祐二を取り込むことで、叡智の会の内部に親バチカン派を作りたいのだ。
魔導師がバチカンに好意的になれば、内部の情報も入りやすくなる。
祐二の出自を考えれば、取り込みやすいと考えるのも納得できる。
フリーデリーケはそれを牽制するため、こうして秘儀にも同行した。
だが、目の前で行われた現象は、そういった祐二の取り込みとはまた別の意図で行われたのではないかと考えてしまう。
(いくら考えても分からないわ……)
そこでフリーデリーケは発想を変えた。
フリーデリーケが秘儀を見学して驚いたのは、ブロウディ大司教が行った石碑を倒したことだ。
あれはどう考えてもおかしい。
数トンもある石をひっくり返せるわけがない。
(あの力があるなら、そこらの車だってひっくり返せるわよ。

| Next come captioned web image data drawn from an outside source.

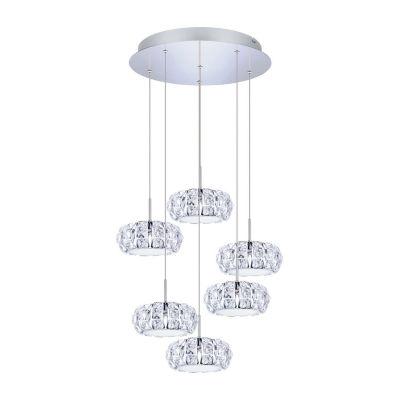Eglo Corliano LED 19 inch Chrome Multi Light Pendant Ceiling Light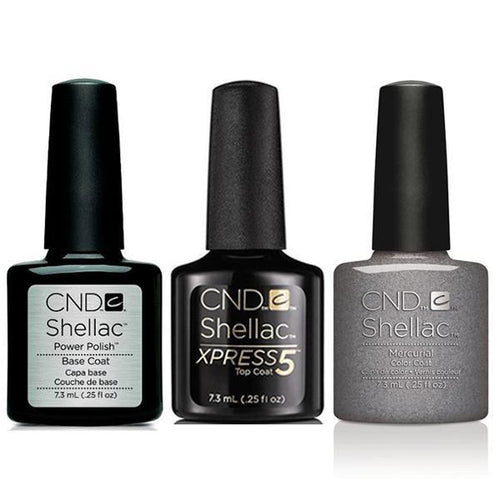 CND - Shellac Xpress5 Combo - Base, Top & Mercurial (0.25 oz)-Beyond Polish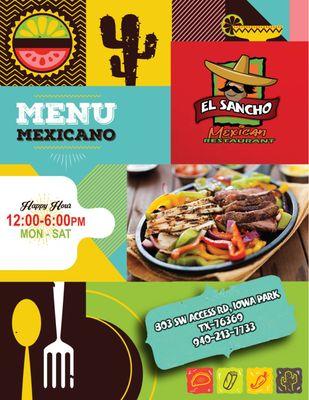 74e934c9cb482 El Sancho Mexican Restaurant - Mexican - 803 SW Access Rd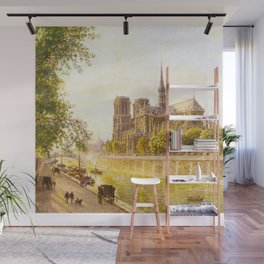 L'lle de la Cite and the Cathedral of Notre Dame, Paris from Quai Montebello by Firmin Girard Wall Mural
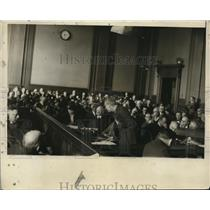 1925 Press Photo Lee Parson Davis Pleading Case of Alice Rhinelander Grand Jury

まるで魔法ね……えっ?)
そこまで考えたフリーデリーケは、とある事に思い至った。
(もしかして、あれは……)
それはフリーデリーケもよく知っているアレではないのか。
フリーデリーケは目を見張り、まず祐二を見た。
そしてゆっくりと視線をマリーに移す。
マリーは艶然と微笑んだ。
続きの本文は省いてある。